__Text segment__.
Choosing the right legal form for their business is a key step on the road to success for many small business founders, and it’s a decision that demands an open and informed conversation about priorities says ACCA (the Association of Chartered Certified Accountants) in a new report.
A business’s success is dependent on a number of inter-related issues - social and economic - and ACCA’s report Business forms: understanding the issues. advises that when first starting-up, an important consideration is the legal form of the business.
The report helps advisers and entrepreneurs understand the importance each might attach to some of the factors influenced by the business’s legal form, and help them discuss the different options, examining the administrative, regulatory and legal issues. It sought views of professional advisers in practice, existing small business owners and those considering the founding of a small business about what was important to them when considering setting up in business – from tax incentives to compulsory business registration and regulation.
The group most in favour of tax incentives was those looking to set up their first business, with 45% believing that tax measures should be the primary incentive for small businesses, compared to just 30% of those who have already set up a business, and only 18% of advisers who have set up their own business.
Jason Piper, head of business law and tax at ACCA says: ‘To every small business founder, the success of their venture matters a great deal. It’s a fundamental element of being a business that it has to interact with the outside world - relations with customers, investors, regulators and suppliers can’t be avoided, but the ease with which those relationships can be established, that effectiveness with which they can be managed and ultimately the manner in which any disputes can be resolved will be characterised by the legal form which the business assumes.’
There are a number of forms a business can take, depending on local laws:
· Sole trader: The easiest looking option, and often involving little or nothing in the way of formalities, but also usually the riskiest. The business owner will be liable for any debts or damages beyond local bankruptcy protections, potentially putting anything at risk. It can also be difficult to expand, as lenders are likely to be most cautious with this type of business.
· Partnership: Comes in various forms, and may often expose each partner to unlimited liability not just for their own decisions but also those of their partners. However, the pooling of resources can offer greater stability and growth prospects. Some jurisdictions offer limited liability variants, which can temper the risks. The partnership may also be able to own and borrow against assets in its own name as a separate legal personality.
· Limited liability company: Usually the most formalised option, this is invariably a separate legal person with enduring capacity – that is, it will continue to exist even if the owner dies. It can own assets and enter into contract on its own behalf, and raise funds in its own name. A further benefit is that where ownership is share based, investors can take a transferable share in the business itself - and any future profits - rather than just lend funds at a fixed return.
· Cooperative or mutual business: Often used where the goal is more than mere financial gain, these can come in many forms, some similar to partnerships and others adopting modified company formats with limits on profit distributions. Anecdotal evidence that society is moving more towards non-financial measures of success is backed up by the survey findings from aspiring entrepreneurs, 68% of whom think such business forms are needed.

__Available records__.
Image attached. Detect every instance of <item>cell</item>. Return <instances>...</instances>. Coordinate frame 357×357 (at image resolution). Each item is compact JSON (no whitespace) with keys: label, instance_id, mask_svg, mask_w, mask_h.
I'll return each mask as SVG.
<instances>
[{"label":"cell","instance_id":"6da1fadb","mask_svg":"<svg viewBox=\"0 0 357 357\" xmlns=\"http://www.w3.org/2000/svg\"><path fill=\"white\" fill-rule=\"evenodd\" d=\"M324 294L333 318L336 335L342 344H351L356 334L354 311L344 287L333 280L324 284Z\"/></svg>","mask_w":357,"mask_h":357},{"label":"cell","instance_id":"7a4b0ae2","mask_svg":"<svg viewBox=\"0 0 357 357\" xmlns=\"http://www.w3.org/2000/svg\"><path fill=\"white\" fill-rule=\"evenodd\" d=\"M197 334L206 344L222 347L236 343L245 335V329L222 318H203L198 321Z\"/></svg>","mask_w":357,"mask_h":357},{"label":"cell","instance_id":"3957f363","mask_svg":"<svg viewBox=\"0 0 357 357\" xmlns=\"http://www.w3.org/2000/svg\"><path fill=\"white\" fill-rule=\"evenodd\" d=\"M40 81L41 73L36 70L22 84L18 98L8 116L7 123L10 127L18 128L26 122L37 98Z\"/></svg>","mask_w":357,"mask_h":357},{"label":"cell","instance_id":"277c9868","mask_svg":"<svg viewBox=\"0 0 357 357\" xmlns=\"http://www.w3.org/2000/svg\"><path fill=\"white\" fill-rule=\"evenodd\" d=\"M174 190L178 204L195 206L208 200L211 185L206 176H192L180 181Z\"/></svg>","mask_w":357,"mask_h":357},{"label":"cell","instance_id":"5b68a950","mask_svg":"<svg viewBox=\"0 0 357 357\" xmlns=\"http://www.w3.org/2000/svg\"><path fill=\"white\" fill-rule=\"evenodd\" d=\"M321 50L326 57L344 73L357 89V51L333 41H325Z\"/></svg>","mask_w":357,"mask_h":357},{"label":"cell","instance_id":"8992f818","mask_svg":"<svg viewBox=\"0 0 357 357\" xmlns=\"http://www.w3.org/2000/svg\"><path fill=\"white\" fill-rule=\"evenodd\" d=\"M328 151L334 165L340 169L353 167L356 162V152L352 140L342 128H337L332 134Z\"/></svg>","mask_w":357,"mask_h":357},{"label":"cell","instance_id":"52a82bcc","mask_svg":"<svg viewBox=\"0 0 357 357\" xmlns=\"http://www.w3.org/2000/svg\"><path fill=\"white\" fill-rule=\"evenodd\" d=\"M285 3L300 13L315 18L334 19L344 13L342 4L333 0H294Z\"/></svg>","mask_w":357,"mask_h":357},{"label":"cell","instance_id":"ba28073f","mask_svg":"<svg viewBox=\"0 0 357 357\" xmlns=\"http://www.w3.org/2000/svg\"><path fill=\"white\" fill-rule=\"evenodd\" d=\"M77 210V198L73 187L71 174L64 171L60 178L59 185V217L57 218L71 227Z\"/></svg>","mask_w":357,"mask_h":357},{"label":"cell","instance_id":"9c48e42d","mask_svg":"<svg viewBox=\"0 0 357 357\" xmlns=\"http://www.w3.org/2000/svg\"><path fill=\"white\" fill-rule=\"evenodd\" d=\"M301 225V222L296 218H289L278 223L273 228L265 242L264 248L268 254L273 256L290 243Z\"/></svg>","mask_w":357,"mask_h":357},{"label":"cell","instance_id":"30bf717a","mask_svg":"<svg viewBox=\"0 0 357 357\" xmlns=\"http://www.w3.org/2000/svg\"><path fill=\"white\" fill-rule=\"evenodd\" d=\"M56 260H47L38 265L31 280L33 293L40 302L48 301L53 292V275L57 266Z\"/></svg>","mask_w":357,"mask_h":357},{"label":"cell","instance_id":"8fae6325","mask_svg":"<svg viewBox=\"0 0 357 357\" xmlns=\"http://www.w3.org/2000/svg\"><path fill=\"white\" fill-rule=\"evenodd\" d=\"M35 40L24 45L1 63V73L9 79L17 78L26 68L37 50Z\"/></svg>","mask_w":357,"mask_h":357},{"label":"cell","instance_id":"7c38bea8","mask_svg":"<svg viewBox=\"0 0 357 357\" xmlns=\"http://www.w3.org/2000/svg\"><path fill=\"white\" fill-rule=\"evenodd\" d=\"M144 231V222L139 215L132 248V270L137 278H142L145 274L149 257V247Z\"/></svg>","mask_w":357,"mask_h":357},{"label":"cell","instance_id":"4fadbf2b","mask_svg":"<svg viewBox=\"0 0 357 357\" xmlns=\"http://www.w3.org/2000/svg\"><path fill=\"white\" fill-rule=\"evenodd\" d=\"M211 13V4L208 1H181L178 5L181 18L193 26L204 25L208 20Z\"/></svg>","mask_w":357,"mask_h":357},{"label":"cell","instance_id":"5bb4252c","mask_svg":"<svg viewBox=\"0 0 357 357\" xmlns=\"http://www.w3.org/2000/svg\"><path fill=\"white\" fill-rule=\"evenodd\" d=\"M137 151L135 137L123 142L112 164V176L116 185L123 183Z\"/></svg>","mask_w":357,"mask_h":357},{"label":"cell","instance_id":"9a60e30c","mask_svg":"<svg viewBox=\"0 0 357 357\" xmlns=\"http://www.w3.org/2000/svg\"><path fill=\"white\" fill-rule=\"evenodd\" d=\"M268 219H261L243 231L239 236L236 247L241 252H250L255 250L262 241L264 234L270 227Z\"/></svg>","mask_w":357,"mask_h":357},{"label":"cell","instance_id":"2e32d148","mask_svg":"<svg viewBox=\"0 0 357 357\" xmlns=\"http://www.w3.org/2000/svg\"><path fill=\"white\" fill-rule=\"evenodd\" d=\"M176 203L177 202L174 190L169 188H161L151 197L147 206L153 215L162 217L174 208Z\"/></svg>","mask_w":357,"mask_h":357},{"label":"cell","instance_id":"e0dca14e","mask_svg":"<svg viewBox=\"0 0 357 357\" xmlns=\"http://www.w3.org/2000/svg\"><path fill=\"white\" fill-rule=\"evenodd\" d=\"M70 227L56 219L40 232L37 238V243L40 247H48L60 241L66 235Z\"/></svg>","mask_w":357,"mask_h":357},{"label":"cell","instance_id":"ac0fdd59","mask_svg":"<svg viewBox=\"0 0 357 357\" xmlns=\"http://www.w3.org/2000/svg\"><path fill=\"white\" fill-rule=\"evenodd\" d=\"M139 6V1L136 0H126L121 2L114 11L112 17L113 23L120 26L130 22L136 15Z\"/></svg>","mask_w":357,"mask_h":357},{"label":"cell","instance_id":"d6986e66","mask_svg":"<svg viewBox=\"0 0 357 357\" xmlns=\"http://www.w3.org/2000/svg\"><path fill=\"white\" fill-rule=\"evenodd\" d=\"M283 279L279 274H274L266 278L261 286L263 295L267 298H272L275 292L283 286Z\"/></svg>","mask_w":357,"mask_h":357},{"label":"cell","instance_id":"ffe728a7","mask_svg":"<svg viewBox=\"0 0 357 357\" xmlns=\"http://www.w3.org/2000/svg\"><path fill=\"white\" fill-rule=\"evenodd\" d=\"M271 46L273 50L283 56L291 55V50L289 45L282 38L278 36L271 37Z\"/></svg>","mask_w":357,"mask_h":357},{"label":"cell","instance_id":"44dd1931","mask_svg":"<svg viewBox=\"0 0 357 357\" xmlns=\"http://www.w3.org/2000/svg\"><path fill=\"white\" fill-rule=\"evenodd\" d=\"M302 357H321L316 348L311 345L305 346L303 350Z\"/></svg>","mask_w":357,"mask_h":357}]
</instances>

__Stated goal 1__. Please return the passage from the text on business legal forms that opens with the words containing "Choosing the right" and closes with "of the business.", copied without changes.
__Stated goal 2__. Gather every line of the records that contains the string "instances", reproducing each line in full.

__Output 1__.
Choosing the right legal form for their business is a key step on the road to success for many small business founders, and it’s a decision that demands an open and informed conversation about priorities says ACCA (the Association of Chartered Certified Accountants) in a new report.
A business’s success is dependent on a number of inter-related issues - social and economic - and ACCA’s report Business forms: understanding the issues. advises that when first starting-up, an important consideration is the legal form of the business.

__Output 2__.
Image attached. Detect every instance of <item>cell</item>. Return <instances>...</instances>. Coordinate frame 357×357 (at image resolution). Each item is compact JSON (no whitespace) with keys: label, instance_id, mask_svg, mask_w, mask_h.
<instances>
</instances>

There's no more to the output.